The following diagram shows how an API-Gateway typically fits into the architecture:
API Service Delivery happens as it is the component responsible for exposing the organization’s APIs to the Consumer of services (which can of course be internal or external).
In brief, the API-Gateway covers the following key areas (for a detailed discussion of the capabilities of the API Gateway please refer to our previous blog post on the subject.):
- Manifestation - Exposes the organization’s APIs to the outside world, acting like a proxy to route requests from external consumers to the API itself (as an aside, many API management solutions can also support backendless APIs, implementing the entirety of the API on the Gateway itself
- Security - is the a Policy Enforcement Point for the API, applying Access Control Models on behalf of the API. Applying Access Control at this outer perimeter is consistent with the cyber security principle of “defensive in depth” and is an important feature of the API-Gateway’s capabilities
- Entitlement - Allows access to APIs at the agreed upon rates and either limiting or managing traffic;
- Standardization - Presents a uniform suite of APIs to consumers (according to any API standards an organization might have);
- Logging and Metrics capture - Captures the information required to understand API utilization.

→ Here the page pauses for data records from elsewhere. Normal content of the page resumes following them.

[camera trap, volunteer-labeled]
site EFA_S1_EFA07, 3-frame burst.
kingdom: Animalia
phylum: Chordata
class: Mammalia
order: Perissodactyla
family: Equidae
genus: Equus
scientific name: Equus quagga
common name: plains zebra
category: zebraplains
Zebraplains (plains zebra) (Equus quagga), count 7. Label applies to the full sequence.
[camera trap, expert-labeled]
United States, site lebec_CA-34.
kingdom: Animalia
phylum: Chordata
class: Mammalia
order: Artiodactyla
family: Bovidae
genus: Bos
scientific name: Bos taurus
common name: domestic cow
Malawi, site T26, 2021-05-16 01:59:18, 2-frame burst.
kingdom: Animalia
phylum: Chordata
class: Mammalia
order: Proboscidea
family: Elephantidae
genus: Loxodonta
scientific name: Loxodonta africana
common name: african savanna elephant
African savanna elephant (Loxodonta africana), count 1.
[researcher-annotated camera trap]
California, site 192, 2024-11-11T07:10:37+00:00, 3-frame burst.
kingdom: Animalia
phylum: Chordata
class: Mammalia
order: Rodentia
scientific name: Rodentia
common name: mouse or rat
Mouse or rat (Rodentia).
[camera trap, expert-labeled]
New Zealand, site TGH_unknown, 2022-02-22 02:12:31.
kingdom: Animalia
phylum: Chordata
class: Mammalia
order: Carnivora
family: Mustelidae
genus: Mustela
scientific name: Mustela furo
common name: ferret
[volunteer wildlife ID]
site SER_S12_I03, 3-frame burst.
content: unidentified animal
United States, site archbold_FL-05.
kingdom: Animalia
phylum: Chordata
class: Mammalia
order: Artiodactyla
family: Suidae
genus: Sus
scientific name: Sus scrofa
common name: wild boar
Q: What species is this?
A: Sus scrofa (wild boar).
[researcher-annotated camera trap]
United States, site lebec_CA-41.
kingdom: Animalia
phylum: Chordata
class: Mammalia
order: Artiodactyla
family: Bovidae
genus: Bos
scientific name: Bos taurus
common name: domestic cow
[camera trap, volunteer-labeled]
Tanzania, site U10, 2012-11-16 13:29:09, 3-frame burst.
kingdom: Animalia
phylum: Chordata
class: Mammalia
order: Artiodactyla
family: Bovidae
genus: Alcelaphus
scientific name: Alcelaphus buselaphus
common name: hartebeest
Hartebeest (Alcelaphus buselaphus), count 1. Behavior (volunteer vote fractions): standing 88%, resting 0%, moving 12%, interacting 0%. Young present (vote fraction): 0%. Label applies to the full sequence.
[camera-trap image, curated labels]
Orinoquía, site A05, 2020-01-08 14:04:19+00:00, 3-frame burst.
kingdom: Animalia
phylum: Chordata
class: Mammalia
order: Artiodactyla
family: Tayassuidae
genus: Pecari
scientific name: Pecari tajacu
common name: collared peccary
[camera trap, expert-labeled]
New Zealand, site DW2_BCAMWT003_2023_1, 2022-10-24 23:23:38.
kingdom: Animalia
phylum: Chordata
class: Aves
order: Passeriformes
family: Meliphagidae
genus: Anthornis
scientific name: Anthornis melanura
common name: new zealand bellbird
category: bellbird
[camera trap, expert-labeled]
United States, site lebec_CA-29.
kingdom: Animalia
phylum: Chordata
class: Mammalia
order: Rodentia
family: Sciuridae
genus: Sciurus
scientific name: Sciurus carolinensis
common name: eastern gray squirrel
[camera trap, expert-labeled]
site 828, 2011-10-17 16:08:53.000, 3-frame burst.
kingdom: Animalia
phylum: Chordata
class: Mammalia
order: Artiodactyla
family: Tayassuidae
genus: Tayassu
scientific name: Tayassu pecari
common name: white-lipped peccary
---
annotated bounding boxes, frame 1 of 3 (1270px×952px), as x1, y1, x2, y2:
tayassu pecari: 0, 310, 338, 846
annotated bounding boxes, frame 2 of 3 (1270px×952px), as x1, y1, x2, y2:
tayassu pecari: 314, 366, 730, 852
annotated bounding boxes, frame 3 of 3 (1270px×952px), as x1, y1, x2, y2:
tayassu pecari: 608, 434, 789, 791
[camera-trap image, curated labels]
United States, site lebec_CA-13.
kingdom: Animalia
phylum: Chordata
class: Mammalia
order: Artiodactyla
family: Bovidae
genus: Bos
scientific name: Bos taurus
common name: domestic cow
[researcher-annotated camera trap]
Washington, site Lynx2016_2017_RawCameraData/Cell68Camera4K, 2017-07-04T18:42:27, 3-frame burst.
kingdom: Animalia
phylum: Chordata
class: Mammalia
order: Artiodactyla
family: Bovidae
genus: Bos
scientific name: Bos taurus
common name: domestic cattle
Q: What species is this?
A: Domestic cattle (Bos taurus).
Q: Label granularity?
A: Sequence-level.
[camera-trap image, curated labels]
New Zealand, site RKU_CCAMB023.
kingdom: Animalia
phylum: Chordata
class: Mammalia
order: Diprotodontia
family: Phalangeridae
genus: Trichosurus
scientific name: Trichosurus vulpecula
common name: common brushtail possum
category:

In order to expose, secure, and manage an organization’s APIs the API-Gateway clearly needs to be in collaboration with the API Registry, ingesting information about the APIs and how they should be exposed. The API-Gateway should also establish a feedback loop, supplying the API Registry with management-level metrics on API utilization, in order to help maintain an accurate picture of how the organizations APIs are used and thus their relative importance for future capacity and investment decisions.
Generally, API-Gateway is a Policy Enforcement Point which uses Policy Based Management System typically using a Identity Provider (IDP) for Authentication and a the Policy Decision Point to determine Authorization to a resource.